COSA SI CHIEDE ::
**a)** Riporti fedelmente, dal brano sul ricorso contro l'espulsione, il tratto che va da "Il menzionato Giudice" fino a "remissione in termini.".
**b)** Prosegua il brano sul ricorso contro l'espulsione, partendo subito dopo la sua ultima frase.

ESTRATTO DELLA PAGINA ::
Il Giudice di pace sul punto ha statuito come segue: «letto il primo motivo di ricorso con il quale il ricorrente ‘eccepisce la nullità dell’impugnato decreto di espulsione stante la mancata regolare notifica del provvedimento di diniego della domanda di protezione in reitera a suo tempo avanzata alla Commissione Territoriale di Trapani, riservandosi il deposito del ricorso ex art. 35 D. Lgs. 25/2008 avverso il predetto provvedimento di diniego della protezione, nell’ambito del quale il Ricorrente farà preliminarmente valere il suo diritto ad essere rimesso in termini … omissis … rilevato che in riscontro alla nota del 19.02.2024 inviata dal procuratore del ricorrente, veniva comunicato in data 18.03.2024 il decreto di inammissibilità della reiterata domanda di protezione internazionale reso in data 20.07.2023 dalla Commissione Territoriale per il Riconoscimento della Protezione Internazionale di Trapani; ritenuto, pertanto, che il motivo di gravame in esame debba essere valutato alla luce del disposto di cui al comma 5 dell’art. 35 bis del Decreto Legislativo n. 25/2008, sopra richiamato che esclude, in ipotesi di proposizione di ricorso, la sospensione della efficacia esecutiva del provvedimento che dichiara inammissibile una domanda reiterata di protezione internazionale; osservato, peraltro, che in atti non risulta che ad oggi il ricorrente, a seguito della lamentata nullità della notifica del provvedimento in esame, abbia presentato, avuta conoscenza del decreto di inammissibilità in data 18.03.2024, la istanza di rimessione in termini di cui fa cenno in seno al ricorso;»
Il menzionato Giudice ha, dunque, dato rilievo al fatto che il cittadino straniero ha, poi, ricevuto la comunicazione del provvedimento della Commissione Territoriale in data 18/03/2024 e che, ciò nonostante, non ha proposto il ricorso contro detto provvedimento richiedendo la remissione in termini.

ESTRATTI DELL ELENCO ::
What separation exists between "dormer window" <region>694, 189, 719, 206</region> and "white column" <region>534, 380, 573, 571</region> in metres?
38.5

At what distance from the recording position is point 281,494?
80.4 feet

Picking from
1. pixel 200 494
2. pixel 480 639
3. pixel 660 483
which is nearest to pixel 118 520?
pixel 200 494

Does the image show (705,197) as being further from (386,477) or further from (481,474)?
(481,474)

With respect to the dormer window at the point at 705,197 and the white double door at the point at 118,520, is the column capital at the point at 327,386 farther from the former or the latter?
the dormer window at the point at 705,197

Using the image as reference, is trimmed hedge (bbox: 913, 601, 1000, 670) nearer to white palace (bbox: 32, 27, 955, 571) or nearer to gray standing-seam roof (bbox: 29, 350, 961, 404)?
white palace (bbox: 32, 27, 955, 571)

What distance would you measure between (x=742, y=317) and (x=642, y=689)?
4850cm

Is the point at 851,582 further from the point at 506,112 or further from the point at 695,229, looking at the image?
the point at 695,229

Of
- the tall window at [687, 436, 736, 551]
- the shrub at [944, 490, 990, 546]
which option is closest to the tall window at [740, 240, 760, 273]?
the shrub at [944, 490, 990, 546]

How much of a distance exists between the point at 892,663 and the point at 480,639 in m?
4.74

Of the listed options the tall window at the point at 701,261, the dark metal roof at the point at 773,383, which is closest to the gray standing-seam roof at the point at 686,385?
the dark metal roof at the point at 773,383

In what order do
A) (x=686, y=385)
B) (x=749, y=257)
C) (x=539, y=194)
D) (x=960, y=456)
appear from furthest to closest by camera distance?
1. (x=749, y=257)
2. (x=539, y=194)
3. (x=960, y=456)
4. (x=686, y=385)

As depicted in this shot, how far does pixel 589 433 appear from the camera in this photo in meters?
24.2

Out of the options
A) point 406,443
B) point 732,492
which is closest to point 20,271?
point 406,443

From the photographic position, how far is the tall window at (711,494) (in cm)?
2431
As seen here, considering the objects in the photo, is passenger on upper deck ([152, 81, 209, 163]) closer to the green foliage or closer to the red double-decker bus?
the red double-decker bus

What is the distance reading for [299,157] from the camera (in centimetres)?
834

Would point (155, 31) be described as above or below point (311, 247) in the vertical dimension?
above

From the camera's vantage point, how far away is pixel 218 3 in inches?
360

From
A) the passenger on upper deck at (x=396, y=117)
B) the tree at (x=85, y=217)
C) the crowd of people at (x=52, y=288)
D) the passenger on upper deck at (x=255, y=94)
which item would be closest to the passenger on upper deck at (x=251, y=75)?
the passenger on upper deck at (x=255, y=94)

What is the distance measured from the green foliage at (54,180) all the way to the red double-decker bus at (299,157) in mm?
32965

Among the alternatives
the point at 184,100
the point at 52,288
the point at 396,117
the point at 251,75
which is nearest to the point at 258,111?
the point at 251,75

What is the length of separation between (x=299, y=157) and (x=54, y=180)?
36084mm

IN RISPOSTA ::
**a)**
Il menzionato Giudice ha, dunque, dato rilievo al fatto che il cittadino straniero ha, poi, ricevuto la comunicazione del provvedimento della Commissione Territoriale in data 18/03/2024 e che, ciò nonostante, non ha proposto il ricorso contro detto provvedimento richiedendo la remissione in termini.

**b)**
È tuttavia evidente che ciò che è stato dedotto come rilevante è la mancanza di una valida notifica del provvedimento che ha dichiarato inammissibile la domanda reiterata di protezione internazionale al momento della notifica del decreto di espulsione.
Com’è noto, in applicazione dell’art. 7 d.lgs. n. 25 del 2008, nel testo vigente ratione temporis , il richiedente asilo è autorizzato ex lege a rimanere nel territorio dello Stato fino alla decisione della Commissione territoriale, anche se tale previsione non si applica, tra gli altri, a coloro che … «d) hanno presentato una prima domanda reiterata al solo scopo di ritardare o impedire l’esecuzione di una decisione che ne comporterebbe l’imminente allontanamento dal territorio nazionale; e) manifestano la volontà di presentare un’altra domanda reiterata a seguito di una decisione definitiva che considera inammissibile una prima domanda reiterata ai sensi dell’articolo 29, comma 1, o dopo una decisione definitiva che respinge la prima domanda reiterata ai sensi dell’articolo 32, comma 1, lettere b) e bbis).»
Nel caso di specie dalla lettura della sentenza del Giudice di pace, ed anche dalle allegazioni del ricorrente, non risulta che fosse integrata alcuna di queste ipotesi, risultando soltanto la presentazione di una domanda reiterata dichiarata inammissibile (art. 29 d.lgs. n. 25 del 2008).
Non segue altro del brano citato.